I had a Thingmaker when I was a kid.  It was a set of aluminum creepy 
crawler molds with some bottles of toxic and probably carcinogenic 
rubber goo.  The molds were placed on a hotplate to vulcanize the 
synthetic rubber and the hotplate was probably 400F. I think there were 
also some sharp exposed edges of stamped sheet metal, and it plugged 
into a 120VAC outlet and it was not double insulated.  Kids should know 
not to play with it in the bathtub, or outside when it's raining.

That was back when lawn darts were legal and I'd build homemade model 
rockets with payloads of gasoline or FFFF black powder that the sporting 
goods department would sell to ten year old kids.

It's amazing that companies never learn not to sell hackable hardware 
below cost in the hope to entice customers into buying the high priced 
add-ons.  Everything can be hacked, and it's usually more fun to hack it 
than to use it as intended by the manufacturer.

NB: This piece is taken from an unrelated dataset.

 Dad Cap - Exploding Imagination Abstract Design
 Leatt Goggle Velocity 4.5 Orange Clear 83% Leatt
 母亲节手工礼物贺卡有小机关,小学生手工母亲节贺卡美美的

It seems that everyone is selling a 3D printer now, and the technology 
is quickly moving mainstream.  Meanwhile, I'm hacking my LinuxCNC router 
to 3D print RTV silicone rubber.  If I wanted to, I could print my own 
creepy crawly rubber toys, a lot safer than a 1970 Thingmaker.

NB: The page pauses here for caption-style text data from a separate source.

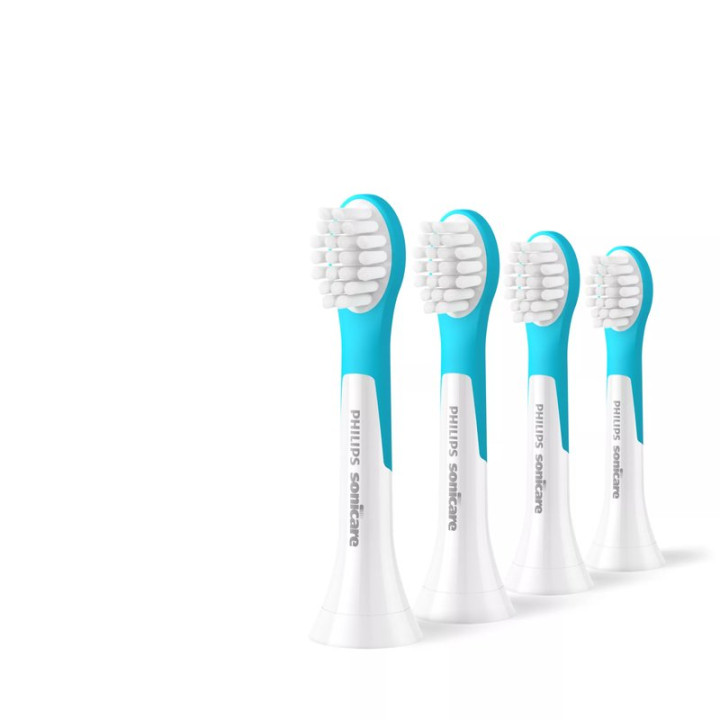Náhradní hlavice na dětský zubní kartáček PHILIPS Sonicare HX6034/90, soft, 4 ks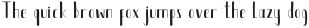 Stylistics Sans Regular otf (400)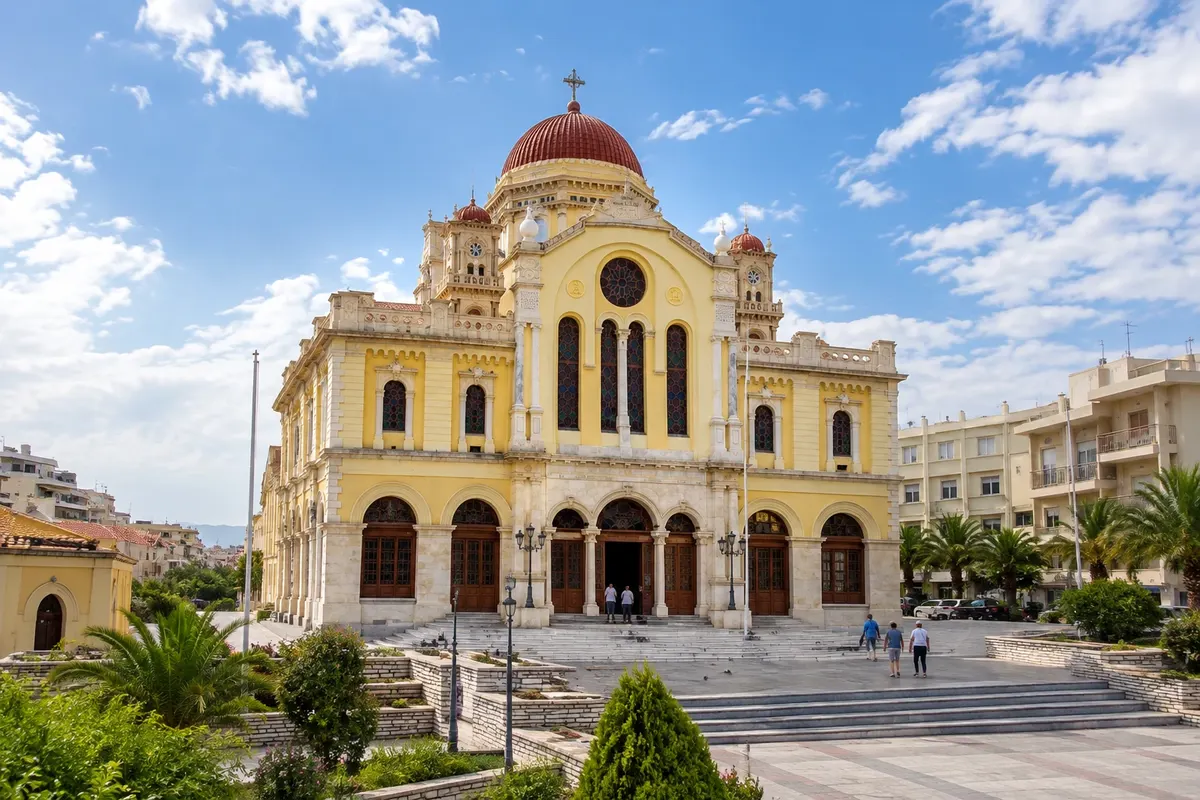 Catedral de Agios Minas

On 02/16/2016 02:20 AM, Gregg Eshelman wrote:

> BTW, Mattel is soon to release a 3D printer called Thingmaker, operated
> with a smartphone app to print out toys designed using snap together
> parts downloaded from Mattel. It has an auto-locking cover and the hot
> end retracts to a shielded area so kids can't get their fingers on
> anything hot.
>
> Price supposed to be around $300. If it's any good I'll bet there will
> be hacks to use other software with it within days of first sale.